Scope 3 Carbon Gets Little Press, but Supply Chain Leaders Are on It Anyway
Elections and global markets may dominate the headlines. But for supply chain leaders, tackling climate change remains high on the agenda – particularly when it comes to reducing Scope 3 emissions. Speaking with executives, technologists, and policymakers, Zero100 identified five critical gaps that supply chain leaders must address to keep moving toward real solutions.
A Google News search for the term “Scope 3 carbon” yesterday turned up a shockingly stale set of citations. Of the first 20 articles listed, the most recent was from four days ago and 10 were published in May 2024 or earlier. It looks as though the media think there’s nothing left to talk about.
If so, they are wrong.
Supply chain leaders continue to work on decarbonizing upstream operations (aka, Scope 3), which account for about 80% of industrial GHG emissions. Meanwhile, climate change keeps setting new records for unbearable heat and extreme weather.

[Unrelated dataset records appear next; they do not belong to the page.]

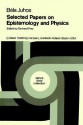 Selected Papers On Epistemology And Physics (Vienna Circle Collection) - B. Juhos, G. Frey, Henk L. Mulder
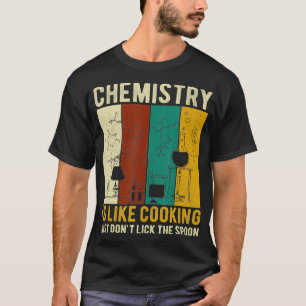 Camiseta A Química Da Ciência É Como O Cozinhar Apenas Não 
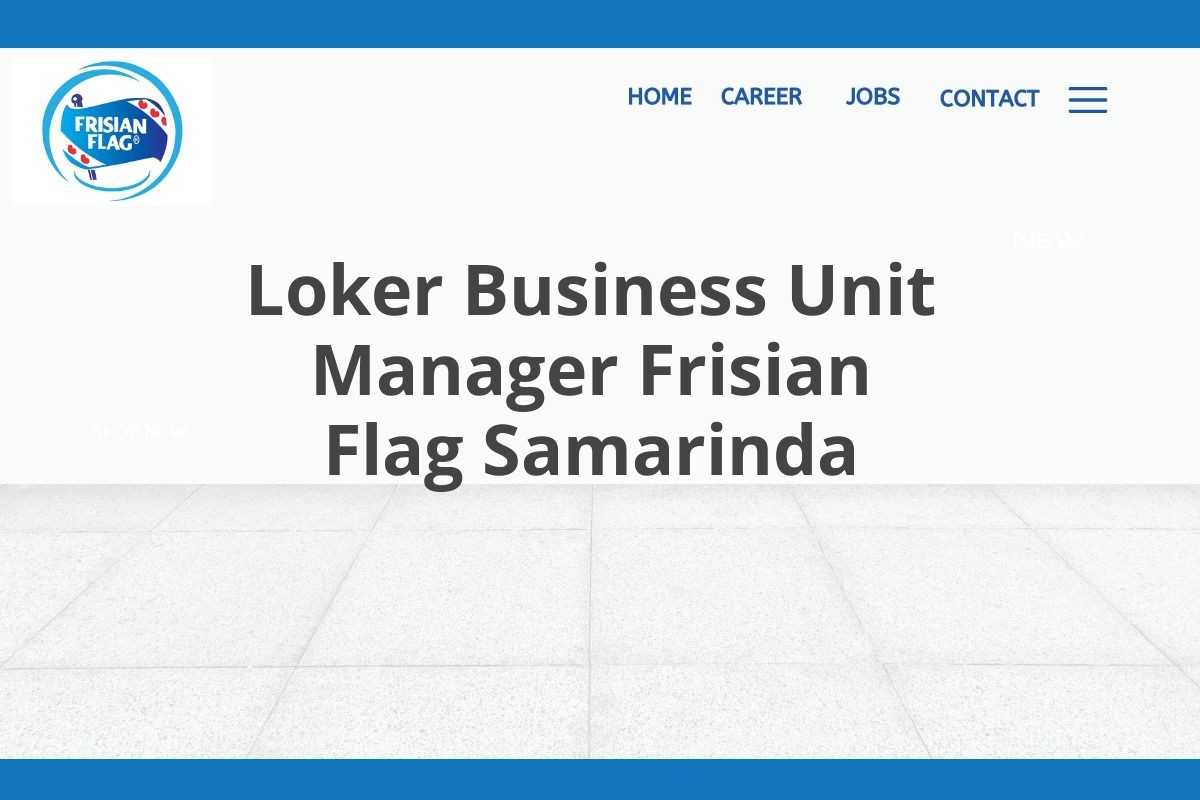 Loker Business Unit Manager Frisian Flag Samarinda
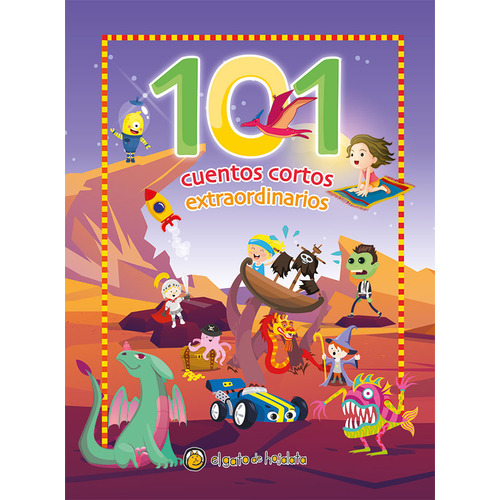 101 Cuentos Cortos Extraordinarios: No Aplica, De El Gato De Hojalata. Serie 101 Cuentos Cortos, Vol. 1. Editorial El Gato De Hojalata, Tapa Dura, Edición 1 En Español, 2023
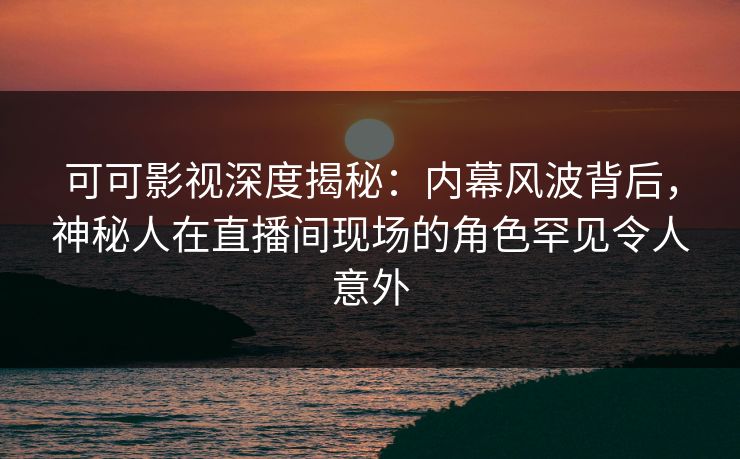可可影视深度揭秘：内幕风波背后，神秘人在直播间现场的角色罕见令人意外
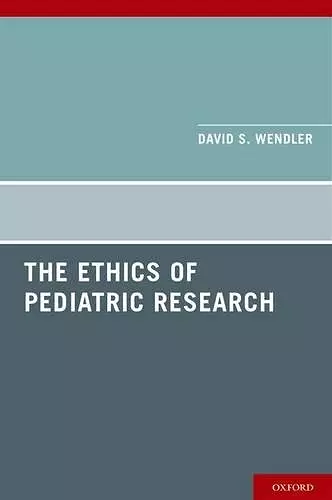 The Ethics of Pediatric Research cover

“Zero Percent Carbon, 100% Digital” Is Our Supply Chain Mission
We recently hosted a group of 40 supply chain executives in Dublin for a roundtable on AI and autonomous operations during which one of the hottest debates was around the question of handling Scope 3 carbon. The takeaway was that supply chain leaders continue to think about limiting carbon emissions as a core design principle governing how they source, make, and move the things we want and need as consumers.
Unfortunately, too many constituencies seem hooked on admiring the problem of climate change, rather than thinking of energy, agriculture, and economics as a system that can work for everyone without requiring “degrowth”. This includes activist groups that fight efforts to enable energy transitions with new infrastructure and regulators that overreach with rules that are impossible to follow or enforce.
Still, most supply chain leaders press on, recognizing not only the urgency of limiting climate change from Scope 3 carbon, but also the practicalities of getting it done in the real world. Digital technology is emerging as a key enabler, given its potential to transform the effectiveness of measurement and management tools, but even this depends on pivoting from awareness and performative activity to solutions and action.
Closing the Gap Between Talk and Results
Our discussion included operations executives from Europe, Asia, and North America, plus technologists and policy experts from the Environmental Defense Fund and Tony Blair Institute for Global Change. We identified five critical gaps that supply chain leaders must address to keep moving toward real solutions.
1. We Lack an Operator-Policymaker Interface – There is too little understanding of operational realities among policymakers, particularly in the EU, which is the world’s most aggressive regulator. This leads to rules that lack a credible path to compliance (eg, the Corporate Sustainability Due Diligence Directive, which stalled on objections from Germany before passing recently).
The solution: Collectively creating best practices for engaging Brussels to enable predictive compliance with clear price signals.
2. Boards are Unclear on the Vital Few Operational Actions – Boards remain keen to ensure companies’ long-term license to operate is not at risk, but they don’t fully understand the complexities of what drives what in terms of carbon emissions.
The solution: Create a simple board presentation that explains supply chain carbon to crystallize tradeoffs and dependencies moving forward, rather than mainly reporting on progress against commitments.
3. Suppliers Are Short on Cash for Scope 3 Improvements – Insisting on carbon reductions from suppliers is senseless unless they can handle the CapEx needed to change their own operations.
The solution: Include supplier funding considerations in carbon mitigation plans with strategic partners, making company or third-party financing an option when appropriate payback conditions can be met.
4. There Is Still No Clear Value Translator across Cash, Cost, and Carbon – Most big companies have public carbon reduction goals that CEOs and boards consider important. Unfortunately, when operational choices force a short-term tradeoff between carbon and margins, margins usually win.
The solution: Explicit and consistent carbon pricing mechanisms need to be developed and shared with regulators and peers to help normalize accounting for value beyond cash.
5. Scope 3 Data Capture Tools Are Immature and Inaccurate – Addressing the previous four gaps requires accurate, emitter-specific data. Average emissions factors aren’t enough, and yet existing digital tools offer little more.
The solution: Short term, many companies will probably build their own tools. But in the longer term, we need a push on venture capitalists to foster a deeper bench of serious tech partners.
News cycles have been busy this year, with elections and the Olympics creating a false impression that decarbonization is somehow passé. Not so, say supply chain leaders.
In fact, the real work is just beginning.